Padahal, biaya pengadaan gas, biaya operasional, dan kurs dolar Amerika Serikat (AS) terus meningkat.
“Dengan beban biaya yang terus meningkat tentu ruang bagi PGN untuk mengembangkan infrastruktur gas bumi menjadi semakin terbatas. Sementara, banyak sentra-sentra industri baru, seperti Jawa Tengah dan Jawa Timur yang belum terjamah gas bumi,” seperti dikutip dari pernyataan resminya.
Ia menambahkan bahwa rencana penyesuaian harga gas bumi sudah dikaji secara matang. Rachmat mengklaim pihaknya juga sudah mempertimbangkan kemampuan industri.
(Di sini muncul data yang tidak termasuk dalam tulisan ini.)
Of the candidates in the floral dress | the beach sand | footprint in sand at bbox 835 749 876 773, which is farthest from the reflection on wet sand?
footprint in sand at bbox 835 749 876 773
Diketahui, PGN menjual gas ke konsumen berkisar US$8-US$10 per MMBTU. Pembentukan harga gas biasanya juga mengacu pada harga gas di sumur dan gas alam cair (Liquefied Natural Gas/LNG). Kementerian Energi dan Sumber Daya Mineral (ESDM) menyatakan harga gas bagi industri sebenarnya berpotensi turun.
Potensi muncul seiring penurunan harga gas di sektor hulu yang bisa terjadi dalam waktu dekat. Peluang penurunan muncul seiring potensi penghematan pengembalian biaya operasional hulu migas yang dibayarkan pemerintah (cost recovery) tahun ini hingga 2020 mendatang. Wakil Menteri ESDM Arcandra Tahar mengungkapkan cost recovery tahun lalu bisa hemat sebesar US$900 juta.
Sementara, cost recovery yang dibayarkan tahun ini diprediksi bisa dihemat sebesar US$1,66 miliar.
“Untuk tahun ini cost recovery (lebih hemat) karena (kontraktor) sudah mulai masuk ke gross split pada 2018 dan seterusnya. Insya Allah tahun depan hemat cost recovery US$1,78 miliar dolar,” ungkap Arcandra. (cnn)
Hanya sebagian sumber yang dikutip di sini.